I would highly appreciate your input on this. I’m running a model using the default priors. Here it is - just in case it matter.

m1 <- brm(
  percentvoiced ~ position*voicing*target_vowel+poa+
    (position*voicing*target_vowel+poa| subject) +
  data = dat1,
  sample_prior = TRUE,
  family = gaussian(),
  cores = 8,
  control = list(adapt_delta = 0.999, max_treedepth = 15),
  seed = 1432)

When I run pp_check() on the model to assess the fit, I got the following plot which shows that the fit is not good.

Could anybody instruct me on what aspect of the model I should modify? I guess the priors, if so how should I best modify this? Should it be for the parameters or just the intercept?

Sorry if the question is vague and not informative but I am happy to narrow it down as per your question/request.

Thank you in advance!

Hi @Dallak
Just from looking at your data (and then glancing at the formula), could it be that your response variable is based on a 0 to 100 slider? That would explain the modes at 0, 50 (I guess) and 100. You could either model this with a 0 1 inflated beta by transforming it to the [0,1] interval or, maybe as an ordinal model?

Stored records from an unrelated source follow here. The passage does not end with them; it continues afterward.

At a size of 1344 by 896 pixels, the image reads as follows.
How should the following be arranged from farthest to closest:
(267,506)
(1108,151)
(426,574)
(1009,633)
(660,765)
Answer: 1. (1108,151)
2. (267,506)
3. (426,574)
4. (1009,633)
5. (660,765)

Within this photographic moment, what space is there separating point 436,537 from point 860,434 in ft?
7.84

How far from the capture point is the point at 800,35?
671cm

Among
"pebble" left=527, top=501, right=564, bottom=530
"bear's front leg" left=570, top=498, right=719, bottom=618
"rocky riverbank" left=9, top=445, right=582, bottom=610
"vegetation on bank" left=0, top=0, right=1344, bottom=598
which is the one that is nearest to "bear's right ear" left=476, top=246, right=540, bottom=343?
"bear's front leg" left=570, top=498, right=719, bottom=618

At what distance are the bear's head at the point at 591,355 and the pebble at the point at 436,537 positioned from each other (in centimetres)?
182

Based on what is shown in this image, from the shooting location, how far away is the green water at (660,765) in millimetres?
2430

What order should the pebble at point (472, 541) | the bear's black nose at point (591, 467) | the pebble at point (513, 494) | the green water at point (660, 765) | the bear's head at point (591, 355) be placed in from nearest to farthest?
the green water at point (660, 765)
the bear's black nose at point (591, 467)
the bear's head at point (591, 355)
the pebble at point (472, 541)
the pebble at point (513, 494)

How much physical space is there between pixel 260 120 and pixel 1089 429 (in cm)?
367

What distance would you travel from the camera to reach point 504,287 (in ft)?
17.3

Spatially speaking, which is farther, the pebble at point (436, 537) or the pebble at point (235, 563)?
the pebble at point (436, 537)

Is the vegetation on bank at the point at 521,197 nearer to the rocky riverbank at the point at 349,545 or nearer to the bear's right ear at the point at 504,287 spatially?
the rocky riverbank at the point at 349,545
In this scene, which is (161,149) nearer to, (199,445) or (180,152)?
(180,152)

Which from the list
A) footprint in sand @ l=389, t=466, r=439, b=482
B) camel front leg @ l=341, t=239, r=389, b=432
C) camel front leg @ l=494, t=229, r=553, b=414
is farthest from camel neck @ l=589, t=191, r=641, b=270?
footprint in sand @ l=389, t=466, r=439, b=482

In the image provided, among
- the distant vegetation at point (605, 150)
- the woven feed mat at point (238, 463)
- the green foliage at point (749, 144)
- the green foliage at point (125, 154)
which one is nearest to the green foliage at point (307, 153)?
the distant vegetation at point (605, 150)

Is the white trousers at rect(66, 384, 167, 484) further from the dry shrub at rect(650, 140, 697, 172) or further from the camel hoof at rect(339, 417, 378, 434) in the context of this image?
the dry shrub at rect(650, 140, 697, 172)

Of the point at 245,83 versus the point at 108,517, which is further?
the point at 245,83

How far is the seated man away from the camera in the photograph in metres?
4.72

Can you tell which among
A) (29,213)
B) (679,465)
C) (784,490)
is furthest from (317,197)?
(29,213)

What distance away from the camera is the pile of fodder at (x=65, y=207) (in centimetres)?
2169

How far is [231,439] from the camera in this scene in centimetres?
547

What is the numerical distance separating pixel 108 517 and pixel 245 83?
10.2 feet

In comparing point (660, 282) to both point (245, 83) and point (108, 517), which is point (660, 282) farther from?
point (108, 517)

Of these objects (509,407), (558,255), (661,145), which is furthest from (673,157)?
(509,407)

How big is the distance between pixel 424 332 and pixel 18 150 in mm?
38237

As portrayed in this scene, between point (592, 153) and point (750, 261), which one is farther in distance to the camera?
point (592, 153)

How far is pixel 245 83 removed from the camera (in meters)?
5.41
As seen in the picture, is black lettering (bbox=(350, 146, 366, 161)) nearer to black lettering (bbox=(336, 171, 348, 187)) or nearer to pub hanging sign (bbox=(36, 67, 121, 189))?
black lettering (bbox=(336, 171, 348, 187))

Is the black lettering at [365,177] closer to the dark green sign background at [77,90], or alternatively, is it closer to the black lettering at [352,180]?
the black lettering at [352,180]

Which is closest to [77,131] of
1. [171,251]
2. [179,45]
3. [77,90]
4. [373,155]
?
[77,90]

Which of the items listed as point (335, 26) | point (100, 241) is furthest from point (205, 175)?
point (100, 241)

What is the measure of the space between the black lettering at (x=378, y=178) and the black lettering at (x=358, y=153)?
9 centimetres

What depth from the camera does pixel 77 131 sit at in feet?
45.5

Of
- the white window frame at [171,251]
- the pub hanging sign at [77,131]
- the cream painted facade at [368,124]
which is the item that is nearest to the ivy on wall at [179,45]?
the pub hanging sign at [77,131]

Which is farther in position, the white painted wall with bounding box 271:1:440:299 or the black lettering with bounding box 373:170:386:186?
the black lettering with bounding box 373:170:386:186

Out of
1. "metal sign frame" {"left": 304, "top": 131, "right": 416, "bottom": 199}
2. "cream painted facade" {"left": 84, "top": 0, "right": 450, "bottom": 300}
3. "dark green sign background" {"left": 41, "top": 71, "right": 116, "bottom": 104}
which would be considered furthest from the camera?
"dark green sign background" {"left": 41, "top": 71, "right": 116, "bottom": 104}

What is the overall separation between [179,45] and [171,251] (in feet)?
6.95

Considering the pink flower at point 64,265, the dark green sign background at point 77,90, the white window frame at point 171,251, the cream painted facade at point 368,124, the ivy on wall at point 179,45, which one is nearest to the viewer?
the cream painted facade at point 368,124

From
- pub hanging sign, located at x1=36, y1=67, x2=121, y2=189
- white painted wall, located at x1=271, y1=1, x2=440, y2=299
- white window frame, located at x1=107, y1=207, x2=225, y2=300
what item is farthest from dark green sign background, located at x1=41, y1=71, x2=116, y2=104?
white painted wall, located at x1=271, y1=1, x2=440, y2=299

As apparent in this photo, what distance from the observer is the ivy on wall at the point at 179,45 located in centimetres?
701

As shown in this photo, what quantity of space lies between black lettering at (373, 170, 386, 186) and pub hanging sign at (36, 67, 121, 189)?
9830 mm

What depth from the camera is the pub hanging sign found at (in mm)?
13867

A starting point for the ordinal model could be this paper, I don’t have a good primer for the 0-1-inflated beta but there probably are blog posts out there about it.
So instead of tweaking the priors, I would start with the more fundamental architecture of your model.

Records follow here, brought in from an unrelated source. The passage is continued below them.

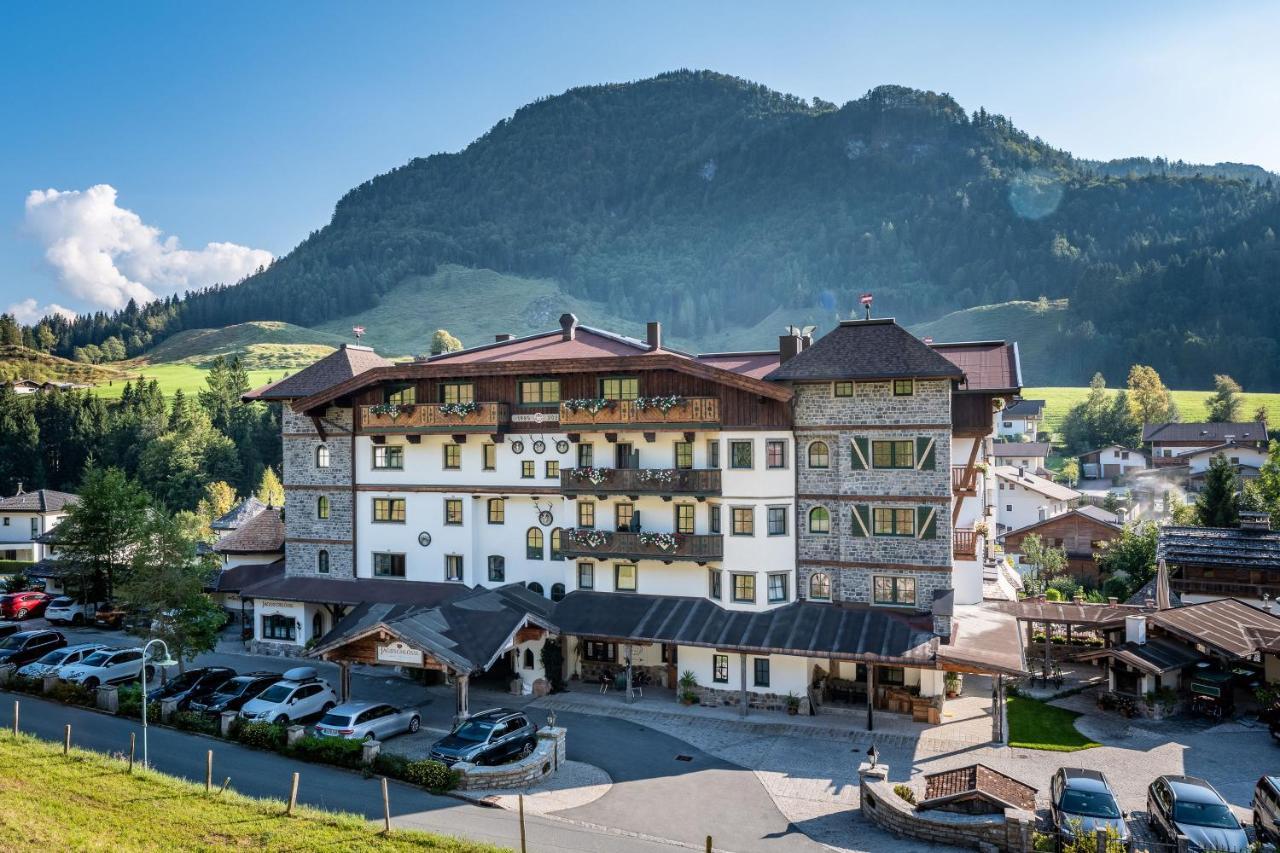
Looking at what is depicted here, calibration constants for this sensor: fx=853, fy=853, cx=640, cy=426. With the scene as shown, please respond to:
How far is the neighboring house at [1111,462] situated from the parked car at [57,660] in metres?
115

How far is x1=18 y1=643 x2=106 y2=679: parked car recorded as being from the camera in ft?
120

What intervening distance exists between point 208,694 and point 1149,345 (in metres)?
198

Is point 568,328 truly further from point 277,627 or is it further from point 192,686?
point 192,686

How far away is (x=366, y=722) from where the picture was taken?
29.2 m

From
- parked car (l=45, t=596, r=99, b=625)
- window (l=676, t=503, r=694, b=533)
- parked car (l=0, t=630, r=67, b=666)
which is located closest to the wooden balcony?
window (l=676, t=503, r=694, b=533)

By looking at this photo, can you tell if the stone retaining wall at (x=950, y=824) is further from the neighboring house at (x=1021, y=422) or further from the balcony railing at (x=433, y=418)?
the neighboring house at (x=1021, y=422)

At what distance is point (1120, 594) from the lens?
58844 millimetres

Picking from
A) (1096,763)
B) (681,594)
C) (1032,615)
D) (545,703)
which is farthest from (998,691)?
(545,703)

Thank you, @scholz for this input!

Yes, you are correct. The response variable is based on a 0 to 100 slider. I would love to go for the first suggestion. For that I need to add family = zero_one_inflated_beta() instead of family = gaussian(), right? Do I also need to rescale the response variable and be from 0 to 1 instead of 0 to 100?

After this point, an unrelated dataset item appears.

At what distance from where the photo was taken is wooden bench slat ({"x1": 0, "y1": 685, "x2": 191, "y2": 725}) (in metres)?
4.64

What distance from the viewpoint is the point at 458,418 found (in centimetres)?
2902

Thank you again for your input!

Yes, for a beta distribution (and the inflated variants) your outcome variable has to be in the unit interval.
You then have additional parameters that you could also predict from your data for the two processes that cause 0 and 1.
But I don’t have a lot of experience on this kind of data so not sure I can help you further with the analysis.

Thank you @scholz , for this.
I will give it a go, and post the output here for anybody else who could provide further help.
Thank you again.

I’d also recommend starting with the simplest model you can, given the data and what you want to do. Like maybe just a few predictors? Then you can tighten up the priors on the simple model. Once that looks solid you can expand the model and priors.

1 Like

Thank you all for your suggestion!

I guess it works after using “family = zero_one_inflated_beta()” and rescaling the response variable following @scholz’s suggestion.